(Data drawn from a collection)
▼

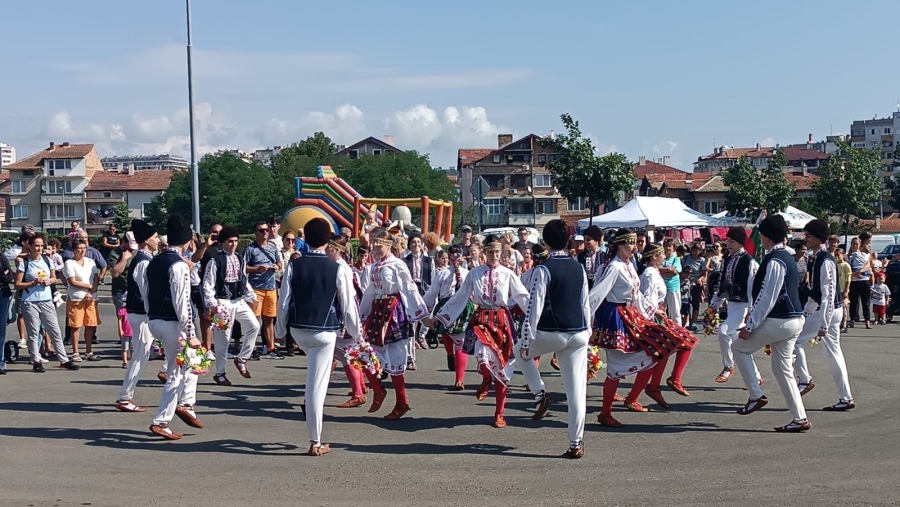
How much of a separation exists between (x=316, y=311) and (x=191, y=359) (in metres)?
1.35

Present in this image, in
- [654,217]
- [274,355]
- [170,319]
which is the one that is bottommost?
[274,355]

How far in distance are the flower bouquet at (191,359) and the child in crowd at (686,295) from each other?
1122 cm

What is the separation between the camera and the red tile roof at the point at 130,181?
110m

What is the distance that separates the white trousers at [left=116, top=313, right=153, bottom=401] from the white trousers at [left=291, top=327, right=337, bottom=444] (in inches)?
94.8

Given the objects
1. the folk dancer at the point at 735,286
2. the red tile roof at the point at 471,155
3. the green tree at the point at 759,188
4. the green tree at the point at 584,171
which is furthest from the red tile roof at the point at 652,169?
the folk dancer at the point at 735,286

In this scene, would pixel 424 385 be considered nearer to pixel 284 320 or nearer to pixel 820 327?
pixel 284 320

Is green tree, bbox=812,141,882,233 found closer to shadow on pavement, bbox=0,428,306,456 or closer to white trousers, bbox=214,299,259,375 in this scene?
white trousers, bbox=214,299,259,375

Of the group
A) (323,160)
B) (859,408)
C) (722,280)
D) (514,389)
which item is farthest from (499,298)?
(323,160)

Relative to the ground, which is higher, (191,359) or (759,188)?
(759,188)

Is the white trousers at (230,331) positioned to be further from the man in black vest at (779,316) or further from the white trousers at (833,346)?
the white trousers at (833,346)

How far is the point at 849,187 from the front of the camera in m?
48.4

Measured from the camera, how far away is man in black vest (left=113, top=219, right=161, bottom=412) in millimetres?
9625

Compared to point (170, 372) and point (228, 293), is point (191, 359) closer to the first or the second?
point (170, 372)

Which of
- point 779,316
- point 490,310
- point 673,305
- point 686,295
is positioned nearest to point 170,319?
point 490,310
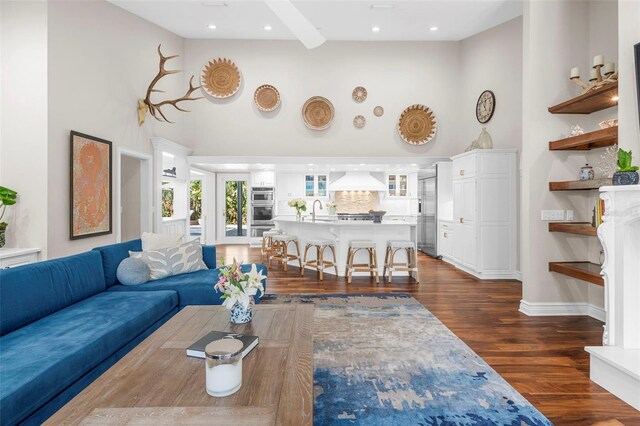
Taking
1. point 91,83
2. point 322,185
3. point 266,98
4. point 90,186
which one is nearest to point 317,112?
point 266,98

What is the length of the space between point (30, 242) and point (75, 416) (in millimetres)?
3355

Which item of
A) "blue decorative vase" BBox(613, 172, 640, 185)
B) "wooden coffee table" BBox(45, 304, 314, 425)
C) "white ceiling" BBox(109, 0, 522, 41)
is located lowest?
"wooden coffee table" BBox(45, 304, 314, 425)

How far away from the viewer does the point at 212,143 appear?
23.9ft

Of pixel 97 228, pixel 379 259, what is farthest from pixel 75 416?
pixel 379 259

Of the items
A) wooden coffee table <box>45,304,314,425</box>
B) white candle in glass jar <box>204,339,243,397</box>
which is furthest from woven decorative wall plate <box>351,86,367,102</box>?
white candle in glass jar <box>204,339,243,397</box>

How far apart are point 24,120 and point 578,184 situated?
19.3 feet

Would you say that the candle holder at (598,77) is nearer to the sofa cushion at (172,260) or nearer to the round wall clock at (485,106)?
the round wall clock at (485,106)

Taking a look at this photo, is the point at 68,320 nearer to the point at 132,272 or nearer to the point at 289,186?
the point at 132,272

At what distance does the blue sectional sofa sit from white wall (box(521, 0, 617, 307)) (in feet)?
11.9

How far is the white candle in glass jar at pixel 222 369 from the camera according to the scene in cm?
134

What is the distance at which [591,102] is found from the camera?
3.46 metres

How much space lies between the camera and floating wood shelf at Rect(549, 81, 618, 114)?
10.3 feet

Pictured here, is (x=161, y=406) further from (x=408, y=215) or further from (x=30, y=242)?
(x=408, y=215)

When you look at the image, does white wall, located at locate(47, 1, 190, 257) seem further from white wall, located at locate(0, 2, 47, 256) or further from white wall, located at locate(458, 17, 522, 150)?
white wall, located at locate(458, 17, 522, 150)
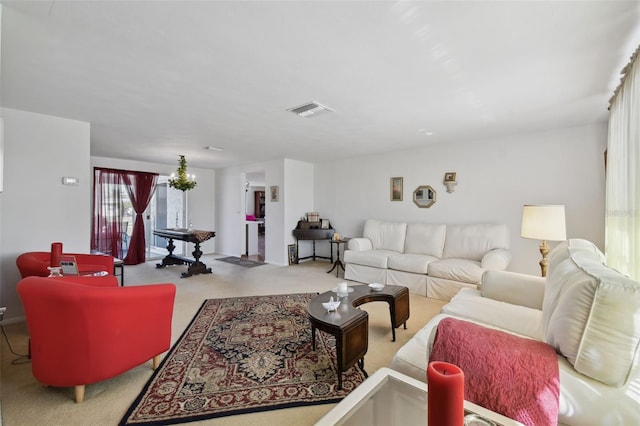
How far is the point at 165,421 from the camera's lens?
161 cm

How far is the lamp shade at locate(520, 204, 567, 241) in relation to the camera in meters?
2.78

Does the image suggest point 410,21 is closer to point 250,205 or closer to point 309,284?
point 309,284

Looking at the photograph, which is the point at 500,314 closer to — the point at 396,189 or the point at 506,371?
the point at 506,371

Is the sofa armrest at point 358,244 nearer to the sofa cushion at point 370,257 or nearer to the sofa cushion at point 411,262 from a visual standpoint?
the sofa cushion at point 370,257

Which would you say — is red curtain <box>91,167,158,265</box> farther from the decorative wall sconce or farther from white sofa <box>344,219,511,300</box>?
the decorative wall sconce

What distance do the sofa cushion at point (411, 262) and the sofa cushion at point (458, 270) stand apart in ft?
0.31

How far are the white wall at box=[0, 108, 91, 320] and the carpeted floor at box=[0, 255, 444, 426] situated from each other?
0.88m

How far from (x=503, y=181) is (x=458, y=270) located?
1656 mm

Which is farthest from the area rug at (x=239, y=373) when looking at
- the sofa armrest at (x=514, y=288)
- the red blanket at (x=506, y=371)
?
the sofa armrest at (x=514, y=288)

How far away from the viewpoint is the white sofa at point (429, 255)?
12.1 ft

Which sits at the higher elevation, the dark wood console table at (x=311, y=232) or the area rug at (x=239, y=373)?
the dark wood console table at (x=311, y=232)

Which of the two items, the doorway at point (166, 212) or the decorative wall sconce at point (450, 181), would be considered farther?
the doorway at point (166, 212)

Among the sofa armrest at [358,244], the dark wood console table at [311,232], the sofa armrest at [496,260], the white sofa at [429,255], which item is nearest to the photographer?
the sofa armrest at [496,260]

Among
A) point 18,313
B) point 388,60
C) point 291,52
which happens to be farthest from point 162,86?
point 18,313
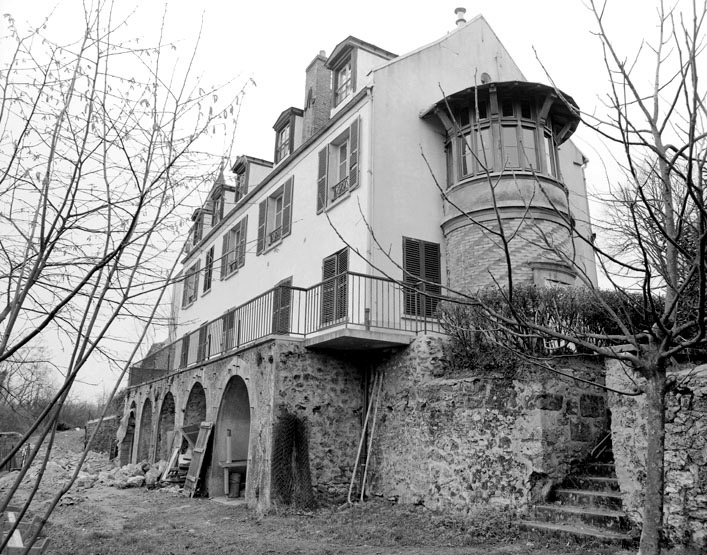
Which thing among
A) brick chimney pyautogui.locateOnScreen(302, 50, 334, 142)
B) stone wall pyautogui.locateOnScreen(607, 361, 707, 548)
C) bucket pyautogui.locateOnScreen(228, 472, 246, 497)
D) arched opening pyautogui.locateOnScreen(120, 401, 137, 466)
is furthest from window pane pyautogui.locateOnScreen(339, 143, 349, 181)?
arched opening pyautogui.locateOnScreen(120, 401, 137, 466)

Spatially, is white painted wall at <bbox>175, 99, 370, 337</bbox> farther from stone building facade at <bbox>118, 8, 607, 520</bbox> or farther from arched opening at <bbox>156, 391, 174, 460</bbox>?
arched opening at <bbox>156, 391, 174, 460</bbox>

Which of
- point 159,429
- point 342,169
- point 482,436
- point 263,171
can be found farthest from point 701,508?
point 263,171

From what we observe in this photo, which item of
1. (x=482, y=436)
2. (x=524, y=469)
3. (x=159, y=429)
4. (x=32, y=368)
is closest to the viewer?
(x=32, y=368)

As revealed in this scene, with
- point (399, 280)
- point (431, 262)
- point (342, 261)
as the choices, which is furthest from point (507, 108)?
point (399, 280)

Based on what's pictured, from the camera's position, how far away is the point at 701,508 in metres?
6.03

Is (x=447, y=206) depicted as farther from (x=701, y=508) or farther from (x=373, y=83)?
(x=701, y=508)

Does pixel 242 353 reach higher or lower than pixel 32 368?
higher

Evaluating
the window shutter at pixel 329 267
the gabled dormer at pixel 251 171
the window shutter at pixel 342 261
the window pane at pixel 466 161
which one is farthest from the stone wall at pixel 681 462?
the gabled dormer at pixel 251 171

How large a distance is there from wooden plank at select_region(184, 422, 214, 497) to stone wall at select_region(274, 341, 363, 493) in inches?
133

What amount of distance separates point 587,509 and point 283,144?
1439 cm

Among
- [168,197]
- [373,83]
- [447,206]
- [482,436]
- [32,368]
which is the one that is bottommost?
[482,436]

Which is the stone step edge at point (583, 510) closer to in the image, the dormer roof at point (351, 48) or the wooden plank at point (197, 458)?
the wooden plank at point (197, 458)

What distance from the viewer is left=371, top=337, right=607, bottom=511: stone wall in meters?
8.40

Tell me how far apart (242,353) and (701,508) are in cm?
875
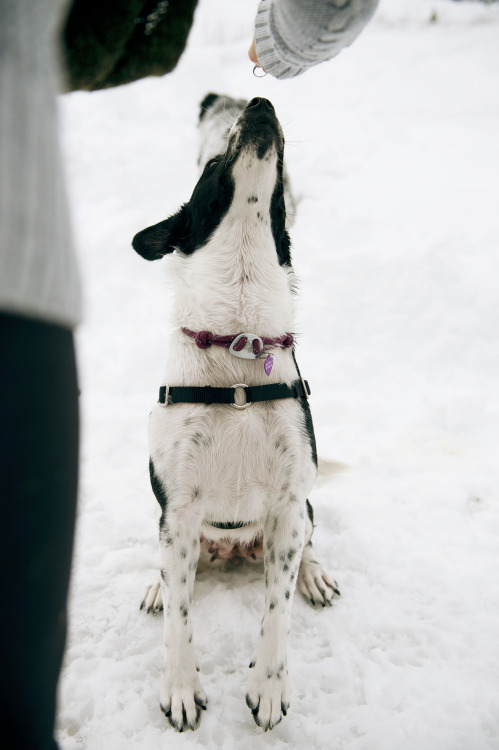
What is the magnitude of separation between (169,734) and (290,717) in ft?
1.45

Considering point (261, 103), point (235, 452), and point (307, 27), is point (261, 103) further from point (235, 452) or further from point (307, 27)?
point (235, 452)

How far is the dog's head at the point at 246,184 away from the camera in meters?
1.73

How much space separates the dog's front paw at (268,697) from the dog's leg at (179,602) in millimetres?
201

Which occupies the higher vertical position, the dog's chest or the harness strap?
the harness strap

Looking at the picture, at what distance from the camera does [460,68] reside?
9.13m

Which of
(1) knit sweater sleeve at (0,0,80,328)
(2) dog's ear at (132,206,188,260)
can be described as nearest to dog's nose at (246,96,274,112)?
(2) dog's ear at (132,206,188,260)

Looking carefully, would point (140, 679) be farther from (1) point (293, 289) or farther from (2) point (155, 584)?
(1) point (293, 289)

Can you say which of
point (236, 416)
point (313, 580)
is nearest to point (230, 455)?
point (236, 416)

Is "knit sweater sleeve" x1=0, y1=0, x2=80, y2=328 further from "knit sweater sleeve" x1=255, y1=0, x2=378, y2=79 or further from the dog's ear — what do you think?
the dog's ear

▲

→ **WHAT YOU WILL DO**
Rewrite the data from the line containing "What distance from the viewer" through the end of the data, changing every occurrence of "knit sweater sleeve" to "woolen sweater sleeve" and leaving all other text unaltered. Omit the pictures from your answer.

→ **EXPECTED ANSWER**
What distance from the viewer is left=371, top=337, right=607, bottom=511: stone wall in meters?
8.40

Tell me how far apart (242,353) and (701,508) are in cm?
875
What is the magnitude of separation between (169,734) and (290,717) in ft?
1.45

Considering point (261, 103), point (235, 452), and point (307, 27), is point (261, 103) further from point (235, 452) or further from point (307, 27)?
point (235, 452)

How far is the dog's head at the point at 246,184 away from the camera in meters?
1.73

How much space separates the dog's front paw at (268,697) from the dog's leg at (179,602) in millimetres?
201

Which occupies the higher vertical position, the dog's chest or the harness strap?
the harness strap

Looking at the picture, at what distance from the camera does [460,68] reside?
9.13m

Which of
(1) woolen sweater sleeve at (0,0,80,328)
(2) dog's ear at (132,206,188,260)
can be described as nearest to dog's nose at (246,96,274,112)?
(2) dog's ear at (132,206,188,260)

Looking carefully, would point (140, 679) be farther from (1) point (293, 289) or farther from (2) point (155, 584)?
(1) point (293, 289)

Can you say which of
point (236, 416)
point (313, 580)
is nearest to point (230, 455)?
point (236, 416)

Is "woolen sweater sleeve" x1=0, y1=0, x2=80, y2=328 further from "woolen sweater sleeve" x1=255, y1=0, x2=378, y2=79 or further from the dog's ear — what do you think?
the dog's ear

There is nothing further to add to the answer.